Seven Stones (5:08) - ★★★★☆

This feels a bit like something that would come out of Trespass, but not in a bad Visions of Angels or Dusk way, but more like White Mountain instead. Banks' keyboard gives this track a pretty bleak atmosphere compared to the ones before it, especially near the end when he uses the mellotron he got from King Crimson, it's pretty haunting stuff. But that's not all of it, Gabriel and Collins sing the chorus on this one together near the end and their voices harmonize perfectly with each other, this has always been one of my favorite things about this Genesis line-up. I don't really understand what the lyrics are about, though, I guess it's about an old man telling stories about how he escaped life and death situations by mere chance, I dunno.
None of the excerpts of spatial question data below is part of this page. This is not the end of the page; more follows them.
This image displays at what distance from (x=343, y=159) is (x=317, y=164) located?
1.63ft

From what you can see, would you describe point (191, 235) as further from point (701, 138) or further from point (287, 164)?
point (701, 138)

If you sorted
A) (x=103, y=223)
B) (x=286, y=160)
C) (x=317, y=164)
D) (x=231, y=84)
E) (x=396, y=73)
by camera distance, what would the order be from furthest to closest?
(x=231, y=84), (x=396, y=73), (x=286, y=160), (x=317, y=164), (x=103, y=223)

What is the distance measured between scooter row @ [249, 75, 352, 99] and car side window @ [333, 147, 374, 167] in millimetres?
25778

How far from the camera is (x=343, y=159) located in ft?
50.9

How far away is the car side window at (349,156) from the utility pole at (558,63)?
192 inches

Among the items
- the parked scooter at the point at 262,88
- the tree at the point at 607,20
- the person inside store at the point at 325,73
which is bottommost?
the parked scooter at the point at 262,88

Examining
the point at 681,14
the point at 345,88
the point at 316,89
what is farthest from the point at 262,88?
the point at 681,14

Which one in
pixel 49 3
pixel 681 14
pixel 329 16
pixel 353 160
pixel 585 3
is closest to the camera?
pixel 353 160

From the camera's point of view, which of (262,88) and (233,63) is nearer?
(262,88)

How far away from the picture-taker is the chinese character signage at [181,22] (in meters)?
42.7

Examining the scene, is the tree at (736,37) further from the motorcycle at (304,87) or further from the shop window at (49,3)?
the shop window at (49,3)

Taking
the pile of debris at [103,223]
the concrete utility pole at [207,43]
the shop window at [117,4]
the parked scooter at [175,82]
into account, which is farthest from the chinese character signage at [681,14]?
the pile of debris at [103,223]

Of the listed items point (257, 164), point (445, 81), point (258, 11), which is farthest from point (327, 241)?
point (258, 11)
Harold the Barrel (3:01) - ★★★★☆

The poppiest track from this album, Phil's drumming sounds funky as hell and he once again dual sings with Gabriel as they're accompanied by Banks' piano and Rutherford's bass, Hackett's presence is kinda subtle this time around. But this bouncy, seemingly happy track tells the story about Harold, a restaurant owner who's about to jump off the top of a building and commit suicide as a mob, the guys from BBC and even his mother convince him to not do so, all of these being interpreted by Gabriel, who changes his vocal tone as he incarnates all the different characters. This is more or less the contrary of The Return of the Giant Hogweed, with a slightly serious lyrical content accompanied by happy-sounding music, and I like it.

Harlequin (2:56) - ★★★☆☆

Well, this one is my least favorite track here, you might say it's filler, but it does have its charm, another acoustic number, but this time with Peter and Phil singing together, although I do think Phil's voice is much more audble than Peter's... maybe it's just my imagination, but oh well.
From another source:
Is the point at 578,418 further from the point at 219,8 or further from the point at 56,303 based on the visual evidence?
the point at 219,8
The Fountain of Salmacis (8:02) - ★★★★★

Closing Nursery Cryme with aplomb is this fantastic track with some of Phil's best drumming in the band being complemented by Mike's pulsating basslines, Banks' mellotron work is even greater than before and Hackett has some of his strongest guitar moments here and Gabriel performing some falsettos are my favorite moments here, especially in the "Nothing will cause us to part, heed me o gods!" part. Lyrically, it's based off Greek mythology, telling the story of Salmacis' attempt at raping Hermaphroditus.

Nursery Cryme is not as widely regarded as the three albums Genesis would release later on, but I love it, the more I listen to this album, the better it gets. But I would advise you to listen to the 2007 remaster, the original one has a very muddy production and the actual music does suffer from that, which made some critics dislike Nursery Cryme back then as well.